A related matter to consider is what the threshold is to reformulate the whole vaccine primary series versus just reformulating boosters since the ancestral strain is, for all intents and purposes, extinct. It would be more efficient if manufacturers were making just one type of COVID-19 vaccine.
Given that it appears we will be in a continual arms-race with the virus and its spike protein mutations, the value of developing a more broadly protective or universal coronavirus vaccine is clear. Even if the vaccine was unable to target all coronaviruses, or all beta-coronavirus, or all sarbecoviruses but just SARS-CoV-2 and its variants, it would be an improvement over the current situation. Pfizer/BioNTech and the Walter Reed Army Institute for Research (WRAIR) (among others) have made considerable progress on this front. Additionally, nasally-administered vaccines that mimic natural infection, create more immunity in nasal passageways, and potentially block infection more effectively could also become important tools.

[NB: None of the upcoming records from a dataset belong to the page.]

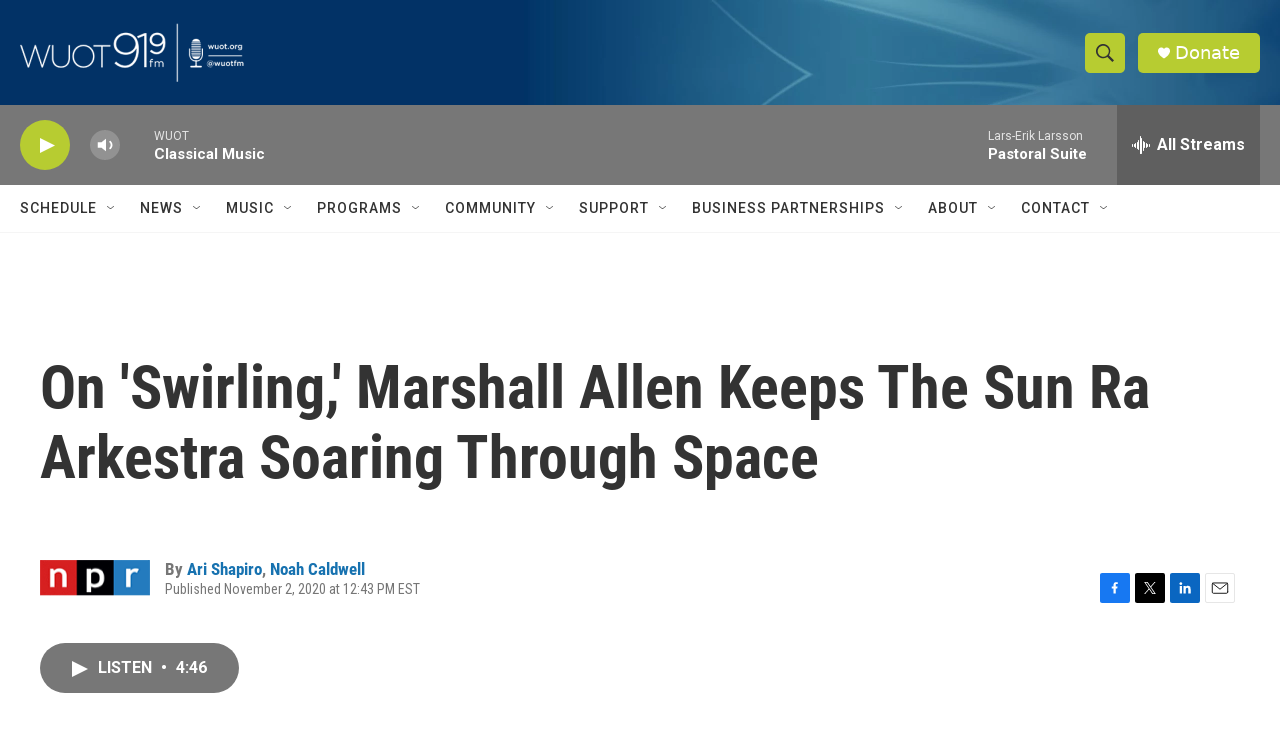

--- FILE ---
content_type: text/html; charset=utf-8
request_url: https://www.google.com/recaptcha/api2/aframe
body_size: 269
content:
<!DOCTYPE HTML><html><head><meta http-equiv="content-type" content="text/html; charset=UTF-8"></head><body><script nonce="kPABxZFu_yidJEX2WrIZug">/** Anti-fraud and anti-abuse applications only. See google.com/recaptcha */ try{var clients={'sodar':'https://pagead2.googlesyndication.com/pagead/sodar?'};window.addEventListener("message",function(a){try{if(a.source===window.parent){var b=JSON.parse(a.data);var c=clients[b['id']];if(c){var d=document.createElement('img');d.src=c+b['params']+'&rc='+(localStorage.getItem("rc::a")?sessionStorage.getItem("rc::b"):"");window.document.body.appendChild(d);sessionStorage.setItem("rc::e",parseInt(sessionStorage.getItem("rc::e")||0)+1);localStorage.setItem("rc::h",'1769343690033');}}}catch(b){}});window.parent.postMessage("_grecaptcha_ready", "*");}catch(b){}</script></body></html>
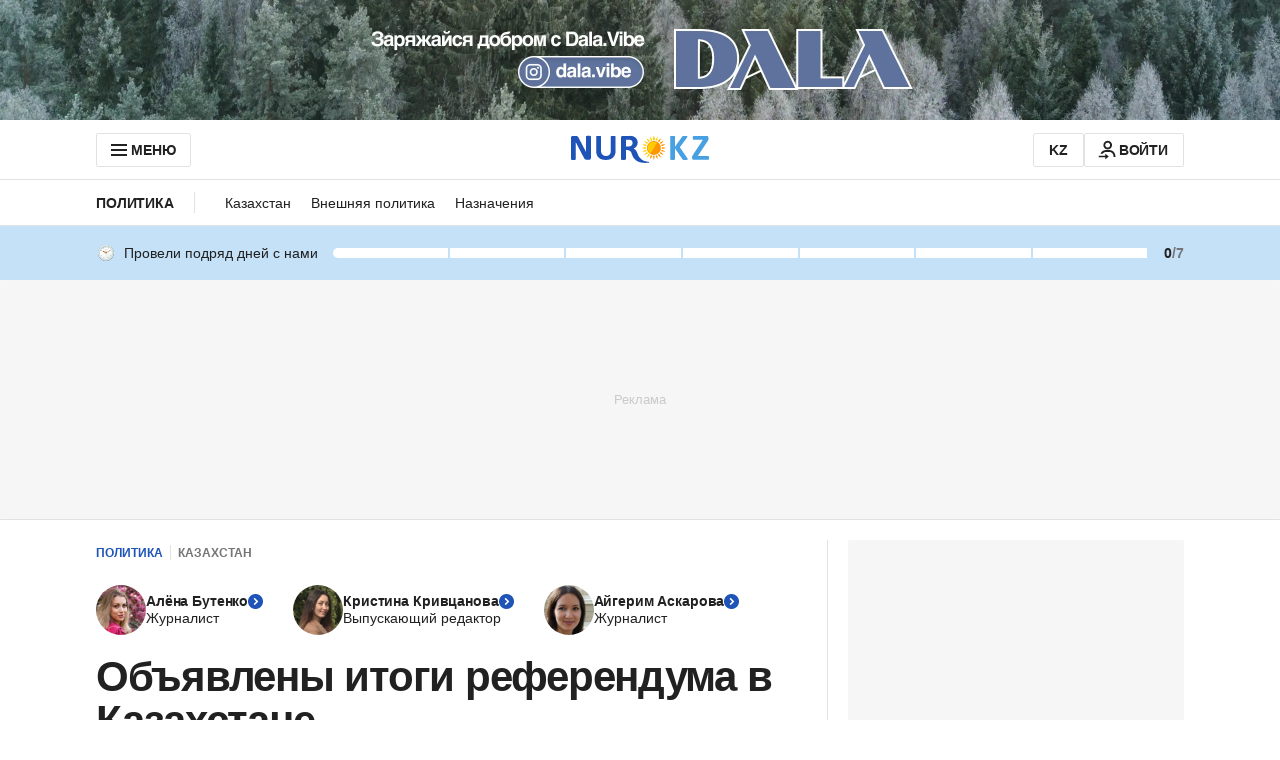

--- FILE ---
content_type: text/html; charset=utf-8
request_url: https://www.google.com/recaptcha/api2/aframe
body_size: 267
content:
<!DOCTYPE HTML><html><head><meta http-equiv="content-type" content="text/html; charset=UTF-8"></head><body><script nonce="FPui67nC_VDZD48qhxEcOw">/** Anti-fraud and anti-abuse applications only. See google.com/recaptcha */ try{var clients={'sodar':'https://pagead2.googlesyndication.com/pagead/sodar?'};window.addEventListener("message",function(a){try{if(a.source===window.parent){var b=JSON.parse(a.data);var c=clients[b['id']];if(c){var d=document.createElement('img');d.src=c+b['params']+'&rc='+(localStorage.getItem("rc::a")?sessionStorage.getItem("rc::b"):"");window.document.body.appendChild(d);sessionStorage.setItem("rc::e",parseInt(sessionStorage.getItem("rc::e")||0)+1);localStorage.setItem("rc::h",'1768789416518');}}}catch(b){}});window.parent.postMessage("_grecaptcha_ready", "*");}catch(b){}</script></body></html>

--- FILE ---
content_type: application/javascript
request_url: https://www.nur.kz/_astro/push-notifications.astro_astro_type_script_index_0_lang.CgnDNp60.js
body_size: 734
content:

!function(){try{var e="undefined"!=typeof window?window:"undefined"!=typeof global?global:"undefined"!=typeof self?self:{},n=(new Error).stack;n&&(e._sentryDebugIds=e._sentryDebugIds||{},e._sentryDebugIds[n]="6aeb888a-eca9-5c24-8241-da3419a4ca79")}catch(e){}}();
import{O as e}from"./common.DCCSYNLy.js";import"./reactions.Djz-V0KD.js";import{A as t}from"./service.gDqxwQWT.js";import{g as a,i as s}from"./cookie.DSdEdqfd.js";import{g}from"./mobile-check.B81enSJ2.js";import{g as c}from"./jitsu-helpers.BoyvS8vX.js";import"./ui-kit.DIVo4FFN.js";import"./index.BsD3EpIt.js";import"./_commonjsHelpers.Cpj98o6Y.js";import"./routes.B0MArnwc.js";import"./custom-events.BkmV4OTC.js";import"./media-queries.BaDhq0rR.js";import"./user.B4QDME42.js";import"./index.Ol0pFmKV.js";import"./inheritsLoose.MYm6oGjQ.js";import"./index.dIqKFtWD.js";import"./floating-ui.dom.BuBfAMop.js";let o="";try{const{subdomain:r}=a();o=JSON.parse('[{"section":"www","appId":"8979fdd1-33b5-4884-b7c6-64b8f70d2ae5"},{"section":"kaz","appId":"b2216fc8-a866-4b43-8d88-b7307d74037a"}]').find(n=>r===n.section)?.appId||""}catch(r){console.error("OneSignal error: Cannot parse OneSignal appId",r)}if(o){window.OneSignal=window.OneSignal||[];try{if(window.OneSignal.push(()=>{window.OneSignal.init({appId:o})}),window.OneSignal.push(()=>{window.OneSignal.sendTags({platform:g()})}),window.OneSignal.push(()=>{window.OneSignal.on("subscriptionChange",async r=>{try{if(window.jitsuPlugin?.jitsu){const i=await c(window.jitsuPlugin.jitsu);window.jitsuPlugin.jitsu.set({permission_notification:i})}window.OneSignal.getUserId(i=>{if(r){try{s("localStorage")&&localStorage.setItem(e,i||"")}catch(n){console.error("OneSignal error: Error accessing localStorage oneSignalPlayerId",n)}try{window.jitsuPlugin?.jitsu&&window.jitsuPlugin.jitsu.set({player_id:i})}catch(n){console.error("OneSignal error: Error updating jitsuPlugin with player_id",n)}}try{window.publishEvent(t.SUBSCRIPTION_CHANGE,{isSubscribed:r})}catch(n){console.error("OneSignal error: Error publishing subscription change event",n)}})}catch(i){console.error("OneSignal error: Error during subscriptionChange handling",i)}})}),"serviceWorker"in window.navigator)try{window.navigator.serviceWorker.register("/one-signal-service-worker.js")}catch(r){console.error("OneSignal error: Error registering service worker",r)}if(navigator.serviceWorker?.controller!==null)try{const r=document.createElement("script");r.src="https://cdn.onesignal.com/sdks/OneSignalSDK.js",document.body.appendChild(r)}catch(r){console.error("OneSignal error: Error appending OneSignal SDK script",r)}}catch(r){console.error("OneSignal error: Error initializing OneSignal",r)}}

//# debugId=6aeb888a-eca9-5c24-8241-da3419a4ca79
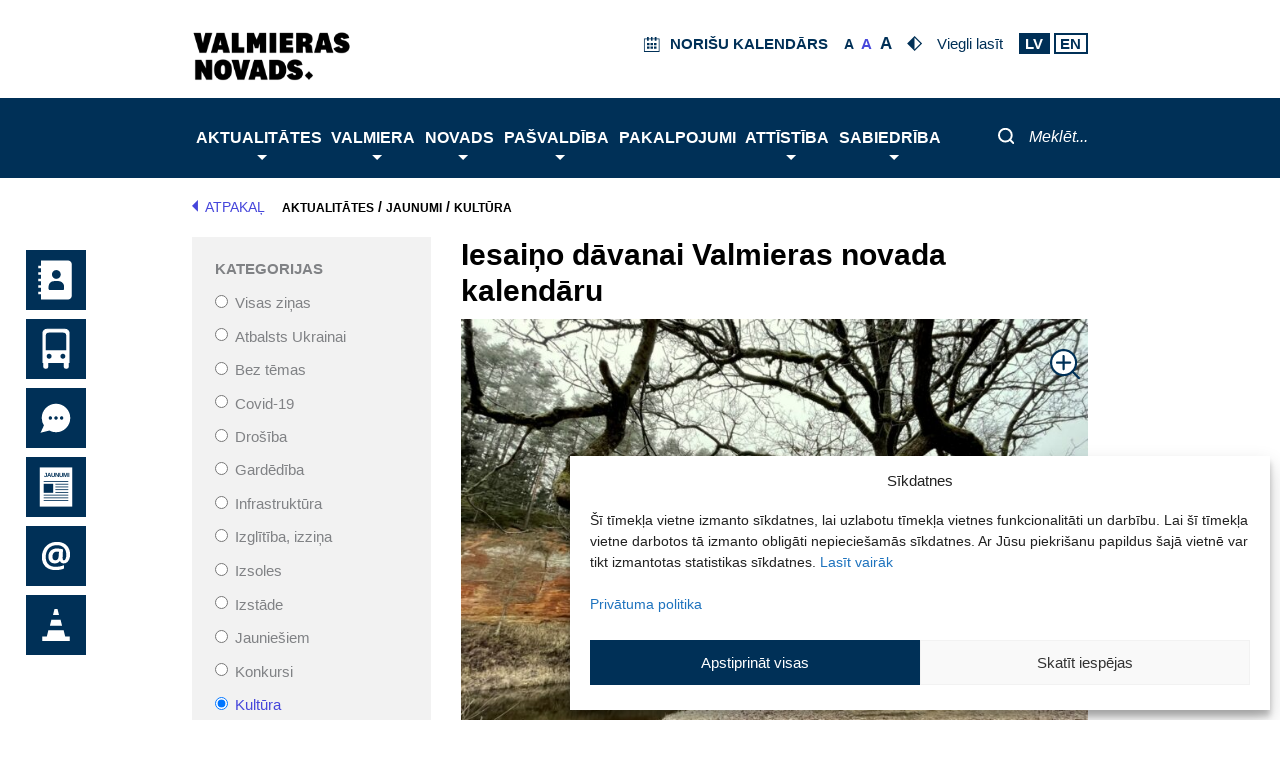

--- FILE ---
content_type: text/css
request_url: https://www.valmierasnovads.lv/content/themes/valmiera/assets/css/minified/simple-calendar.min.css
body_size: 946
content:
.calendar{position:relative;overflow:hidden;text-transform:capitalize;text-align:center;font:15px/1em inherit;color:#545a5c}.calendar a{text-decoration:none;color:inherit}.calendar header .btn{display:inline-block;position:absolute;width:30px;height:30px;text-align:center;line-height:30px;color:#003057;border-radius:50%;border:2px solid #003057}.calendar header .btn:hover{background:#003057;color:#fff;cursor:pointer}.calendar header .btn:before{content:'';position:absolute;top:9px;left:8px;width:8px;height:8px;border-style:solid;border-width:3px 3px 0 0;transform:rotate(45deg);transform-origin:center center}.calendar header .btn-prev{top:0;left:0;transform:rotate(-180deg)}.calendar header .btn-next{top:0;right:0}.calendar header .btn-next:before{transform:rotate(45deg)}.calendar header .month{padding:0;margin:0}.calendar header .month .year{display:inline-block}.calendar table{width:100%;margin:20px 0;border-spacing:0}.calendar thead{font-size:1.2em;font-weight:600}.calendar .day{position:relative;display:inline-block;width:2.5em;height:2.5em;line-height:2.2em;border-radius:50%;border:2px solid transparent;cursor:pointer}.calendar .day.has-event:hover{border:2px solid #9e784d}.calendar .day.today.has-event:after{background:#fff}.calendar .day.wrong-month{color:#cbd1d2}.calendar .day.wrong-month:hover{border:2px solid transparent}.calendar .day.disabled{cursor:default}.calendar .day.disabled:hover{border:2px solid transparent}.calendar .event-container{display:none;position:absolute;top:0;left:0;width:100%;height:100%;padding:70px;background:#f1f1f1;box-sizing:border-box}.calendar .event-container .event-wrapper{overflow-y:auto;max-height:100%}.calendar .event-container .close{position:absolute;width:30px;height:30px;top:20px;right:20px;cursor:pointer}.calendar .event-container .close:after,.calendar .event-container .close:before{content:'';position:absolute;top:0;left:50%;width:2px;height:100%;background-color:#003057}.calendar .event-container .close:before{transform:rotate(45deg)}.calendar .event-container .close:after{transform:rotate(-45deg)}.calendar .event-container .event{position:relative;width:100%;padding:1em;margin-bottom:1em;background:#003057;box-sizing:border-box;box-shadow:0 1px 3px rgba(0,0,0,.06),0 1px 2px rgba(0,0,0,.12);text-align:left;color:#fff}.calendar .event-container .event-date{margin-bottom:1em}.calendar .event-container .event-hour{float:right}.calendar .event-container .event-summary{font-weight:600}.calendar .filler{position:absolute;width:0;height:0;border-radius:50%;background:#f1f1f1;transform:translate(-50%,-50%)}.title{text-align:center}.calendar-container{position:relative;margin:50px auto;max-width:500px}.calendar>table>tbody>tr>td,.calendar>table>thead>td{text-align:center;padding:4px}.calendar .day.has-event{border:2px solid #003057}p.month{font-size:1.5em;font-weight:500}.calendar .wrong-month.has-event{border:none}@media screen and (max-width:440px){.calendar>table>tbody>tr>td,.calendar>table>thead>td{text-align:center;padding:1px}}@media screen and (max-width:1260px) and (min-width:900px){.calendar>table>tbody>tr>td,.calendar>table>thead>td{padding:1px}.calendar .day{width:2em;height:2em;line-height:1.6em}}

--- FILE ---
content_type: image/svg+xml
request_url: https://listen.technology/resources/valmierasnovads/ae461a23b46b314ed7de52c3615726e3.svg
body_size: 233
content:
<svg xmlns="http://www.w3.org/2000/svg" viewBox="0 0 245.334 245.334"><path d="M122.667 0C55.028 0 0 55.028 0 122.667s55.027 122.667 122.666 122.667 122.667-55.028 122.667-122.667S190.305 0 122.667 0zm0 215.334C71.57 215.334 30 173.764 30 122.667S71.57 30 122.667 30s92.667 41.57 92.667 92.667-41.571 92.667-92.667 92.667z"/><path d="M107.667 109.167h30v79h-30zM107.667 57.167h30v29h-30z"/></svg>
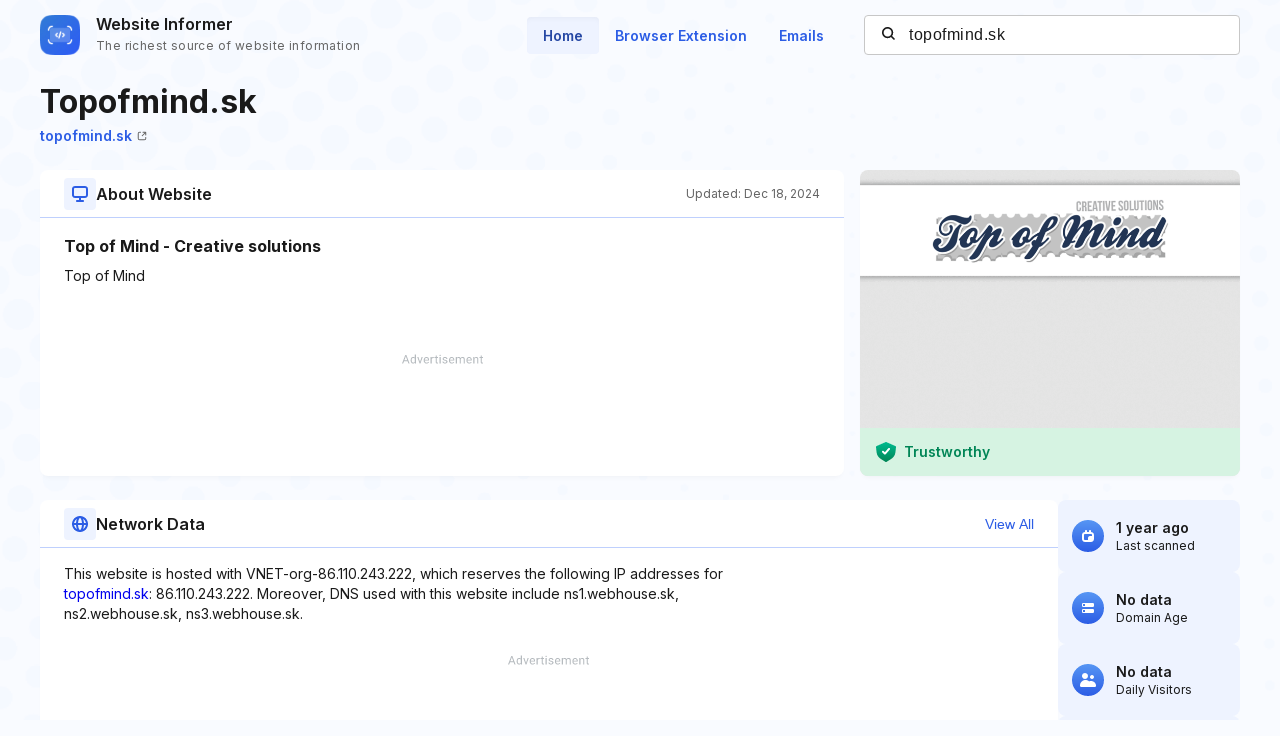

--- FILE ---
content_type: text/html; charset=utf-8
request_url: https://www.google.com/recaptcha/api2/aframe
body_size: 267
content:
<!DOCTYPE HTML><html><head><meta http-equiv="content-type" content="text/html; charset=UTF-8"></head><body><script nonce="E983v6Q9qvLmdQbuOfVv3g">/** Anti-fraud and anti-abuse applications only. See google.com/recaptcha */ try{var clients={'sodar':'https://pagead2.googlesyndication.com/pagead/sodar?'};window.addEventListener("message",function(a){try{if(a.source===window.parent){var b=JSON.parse(a.data);var c=clients[b['id']];if(c){var d=document.createElement('img');d.src=c+b['params']+'&rc='+(localStorage.getItem("rc::a")?sessionStorage.getItem("rc::b"):"");window.document.body.appendChild(d);sessionStorage.setItem("rc::e",parseInt(sessionStorage.getItem("rc::e")||0)+1);localStorage.setItem("rc::h",'1770058377432');}}}catch(b){}});window.parent.postMessage("_grecaptcha_ready", "*");}catch(b){}</script></body></html>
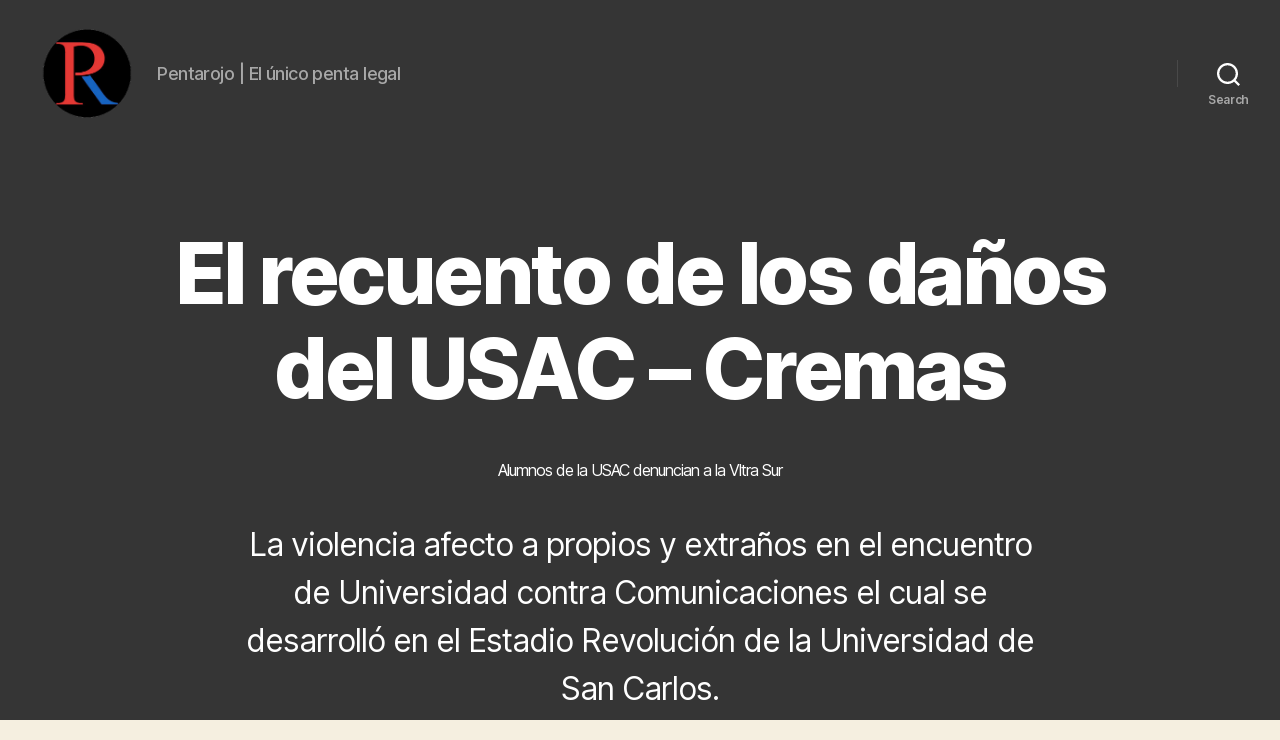

--- FILE ---
content_type: text/html; charset=utf-8
request_url: https://www.google.com/recaptcha/api2/aframe
body_size: 266
content:
<!DOCTYPE HTML><html><head><meta http-equiv="content-type" content="text/html; charset=UTF-8"></head><body><script nonce="mYuHdQAihJqpH1oyxHvOog">/** Anti-fraud and anti-abuse applications only. See google.com/recaptcha */ try{var clients={'sodar':'https://pagead2.googlesyndication.com/pagead/sodar?'};window.addEventListener("message",function(a){try{if(a.source===window.parent){var b=JSON.parse(a.data);var c=clients[b['id']];if(c){var d=document.createElement('img');d.src=c+b['params']+'&rc='+(localStorage.getItem("rc::a")?sessionStorage.getItem("rc::b"):"");window.document.body.appendChild(d);sessionStorage.setItem("rc::e",parseInt(sessionStorage.getItem("rc::e")||0)+1);localStorage.setItem("rc::h",'1765157409283');}}}catch(b){}});window.parent.postMessage("_grecaptcha_ready", "*");}catch(b){}</script></body></html>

In the end, if frequent boosting of the whole population -- not just the high-risk -- is the policy, updated vaccines may prove marginally more attractive. However, it is unclear to me what level of clinical benefit against infection to expect when compared to ordinary boosters. As Offit and Moore identify, a costly and consequential decision like this should be informed by as much clinical data as possible. But, unfortunately, there is none in humans for BA.4/BA.5 directed boosters.
As has been the case since the advent of COVID boosters, the discussions have been completely unmoored from a discussion of the larger goals with SARS-CoV-2, a virus that will continue to evolve new variants and will likely never be eradicated. Discouragingly, obtaining answers to some of the key questions that I and others have identified is unlikely to be prioritized or integrated into vaccine policy in the near term.
Amesh Adalja, MD, is a senior scholar at the Johns Hopkins Center for Health Security, and a practicing infectious disease, critical care, and emergency physician in Pittsburgh.
Disclosures
Adalja has received honoraria from Sanofi for participating on a COVID-related education steering board.